The term “white privilege” can illuminate the ways in which born into whiteness (the social experience not the skin color) affords certain advantages in our society; advantages which often manifest as protection — folks generally don’t assume you are criminal if you are walking around a neighborhood, or that you’re underserving of your job or college admission based upon your race. People don’t follow you in stores, doctors listen empathetically when you are in pain. When a politician uses the phrase “Real Americans,” it’s almost certain that they imagine someone who looks like you.

At bottom, the privilege of whiteness is merely that people treat you like a human being; that the inherent value of your individuality, your work, your life, is presupposed. White privilege does not dismiss the challenges and inequality that many white Americans face, it just means that race is not one of them.

But I also can’t shake the feeling that the term is a veil.

“White privilege” seems like happenstance. Like a prince born to a wealthy and powerful dynasty, you can’t choose to be born into the monarchy of whiteness.

James Baldwin said “whiteness is a metaphor for power” and it goes without saying that the more power (in whatever form it takes) someone has, the more they can consolidate certain privileges. In this sense and within our social context, “white privilege” seems redundant. But I think we should also remember, like Martin Luther King, Jr. said, that “Power is not the white man’s birthright.” Power is an active process, not a passive inheritance.

The term has entered our public discourse in a way that feels like it misses the mark. It obfuscates the true ill of our society — not that white people have privileges, but that black people are devalued. Blackness brings worthlessness or at least “worth less”-ness to the things it touches. In our society, the worth of black life is not inherent, but has to be established, proven.
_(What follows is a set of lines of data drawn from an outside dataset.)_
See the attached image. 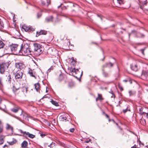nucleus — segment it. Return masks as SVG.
I'll return each mask as SVG.
<instances>
[{
  "instance_id": "28",
  "label": "nucleus",
  "mask_w": 148,
  "mask_h": 148,
  "mask_svg": "<svg viewBox=\"0 0 148 148\" xmlns=\"http://www.w3.org/2000/svg\"><path fill=\"white\" fill-rule=\"evenodd\" d=\"M4 45V44L3 42L2 41L0 40V49L3 48Z\"/></svg>"
},
{
  "instance_id": "24",
  "label": "nucleus",
  "mask_w": 148,
  "mask_h": 148,
  "mask_svg": "<svg viewBox=\"0 0 148 148\" xmlns=\"http://www.w3.org/2000/svg\"><path fill=\"white\" fill-rule=\"evenodd\" d=\"M101 100L103 99L102 98V96L101 95L98 94V97L96 99V101H97L98 100Z\"/></svg>"
},
{
  "instance_id": "62",
  "label": "nucleus",
  "mask_w": 148,
  "mask_h": 148,
  "mask_svg": "<svg viewBox=\"0 0 148 148\" xmlns=\"http://www.w3.org/2000/svg\"><path fill=\"white\" fill-rule=\"evenodd\" d=\"M60 6H58V8H59L60 7Z\"/></svg>"
},
{
  "instance_id": "52",
  "label": "nucleus",
  "mask_w": 148,
  "mask_h": 148,
  "mask_svg": "<svg viewBox=\"0 0 148 148\" xmlns=\"http://www.w3.org/2000/svg\"><path fill=\"white\" fill-rule=\"evenodd\" d=\"M119 88H120V90H123V88H121H121H120V87H119Z\"/></svg>"
},
{
  "instance_id": "19",
  "label": "nucleus",
  "mask_w": 148,
  "mask_h": 148,
  "mask_svg": "<svg viewBox=\"0 0 148 148\" xmlns=\"http://www.w3.org/2000/svg\"><path fill=\"white\" fill-rule=\"evenodd\" d=\"M53 17L52 16H50L46 18V21L49 22L52 21Z\"/></svg>"
},
{
  "instance_id": "37",
  "label": "nucleus",
  "mask_w": 148,
  "mask_h": 148,
  "mask_svg": "<svg viewBox=\"0 0 148 148\" xmlns=\"http://www.w3.org/2000/svg\"><path fill=\"white\" fill-rule=\"evenodd\" d=\"M8 79V81L10 82H11V76H10V74H9L8 76V77L7 78Z\"/></svg>"
},
{
  "instance_id": "43",
  "label": "nucleus",
  "mask_w": 148,
  "mask_h": 148,
  "mask_svg": "<svg viewBox=\"0 0 148 148\" xmlns=\"http://www.w3.org/2000/svg\"><path fill=\"white\" fill-rule=\"evenodd\" d=\"M145 49H141L140 50V51L143 54V55H144V50H145Z\"/></svg>"
},
{
  "instance_id": "25",
  "label": "nucleus",
  "mask_w": 148,
  "mask_h": 148,
  "mask_svg": "<svg viewBox=\"0 0 148 148\" xmlns=\"http://www.w3.org/2000/svg\"><path fill=\"white\" fill-rule=\"evenodd\" d=\"M53 105H55L56 106H58V104L57 102L56 101H55L53 100H52L51 101Z\"/></svg>"
},
{
  "instance_id": "13",
  "label": "nucleus",
  "mask_w": 148,
  "mask_h": 148,
  "mask_svg": "<svg viewBox=\"0 0 148 148\" xmlns=\"http://www.w3.org/2000/svg\"><path fill=\"white\" fill-rule=\"evenodd\" d=\"M18 131L20 132L21 134H17V135L19 136H24L25 135H26L27 132L25 131H23L21 130H19Z\"/></svg>"
},
{
  "instance_id": "5",
  "label": "nucleus",
  "mask_w": 148,
  "mask_h": 148,
  "mask_svg": "<svg viewBox=\"0 0 148 148\" xmlns=\"http://www.w3.org/2000/svg\"><path fill=\"white\" fill-rule=\"evenodd\" d=\"M15 66L17 69L22 70L25 67V64L22 62H17L15 64Z\"/></svg>"
},
{
  "instance_id": "30",
  "label": "nucleus",
  "mask_w": 148,
  "mask_h": 148,
  "mask_svg": "<svg viewBox=\"0 0 148 148\" xmlns=\"http://www.w3.org/2000/svg\"><path fill=\"white\" fill-rule=\"evenodd\" d=\"M64 77V76L60 74L59 77V80L60 81H62Z\"/></svg>"
},
{
  "instance_id": "10",
  "label": "nucleus",
  "mask_w": 148,
  "mask_h": 148,
  "mask_svg": "<svg viewBox=\"0 0 148 148\" xmlns=\"http://www.w3.org/2000/svg\"><path fill=\"white\" fill-rule=\"evenodd\" d=\"M47 34V32L45 30H41L40 32H36V36L38 37L41 35H46Z\"/></svg>"
},
{
  "instance_id": "31",
  "label": "nucleus",
  "mask_w": 148,
  "mask_h": 148,
  "mask_svg": "<svg viewBox=\"0 0 148 148\" xmlns=\"http://www.w3.org/2000/svg\"><path fill=\"white\" fill-rule=\"evenodd\" d=\"M60 119L62 121H64L66 120L67 118L61 116L60 117Z\"/></svg>"
},
{
  "instance_id": "23",
  "label": "nucleus",
  "mask_w": 148,
  "mask_h": 148,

It is subject to the “marketplace of ideas.”

We know how deep anti-blackness is in America, stretching from slavery to the present: from studies that show support for economic policies go down if they are perceived to help black people to white flight to discourse on affirmation action to the perception that black people don’t feel as much physical pain to fights against affordable housing to not getting call-backs for jobs if you have a black-sounding name to disparities in criminal justice to the reactive “Well, what were they doing? response to black men, women, and children getting shot by police, etc. The list is too long to enumerate here, but it’s an obvious fact that black people have been fundamentally treated differently.

Talking about “white privilege” is a pretty charged conversation for most of us. But to a much greater extent, I think we are incredibly uncomfortable acknowledging how much the average person in America devalues blackness. Talking about “white privilege” feels like another way to kinda, sorta talk about what we know to be true; a baby step towards saying “there’s an elephant in this room.”

Lorraine Hansberry once said “We’ve been trying very hard in America to pretend that this greatest conflict didn’t even have at its base the only thing it had at it’s base.” She was talking about the Civil War and our memories (or mythologies) surrounding it. But I think this quote is useful for thinking about race in America, from cordial conversations amongst colleagues to mainstream political discourse to white supremacists on Reddit.

To be fair, I could be making a conceptual mistake here, not seeing the forest for the trees. It could also be a chicken or the egg thing: in our society, do white people get treated better or do black people get treated worse?

Maybe white privilege is just one concept in a larger conversation about race in America, and anti-blackness is another. Both can be useful in specific contexts, and both certainly have been argued against in others. If you don’t think anti-blackness is real, that the idea of white privilege is pretty absurd.

All I’m really trying to say is “anti-blackness” gets at the heart of the matter. It has a descriptive power and it also functions as a mandate. I think we should talk less about white privilege and more about anti-blackness.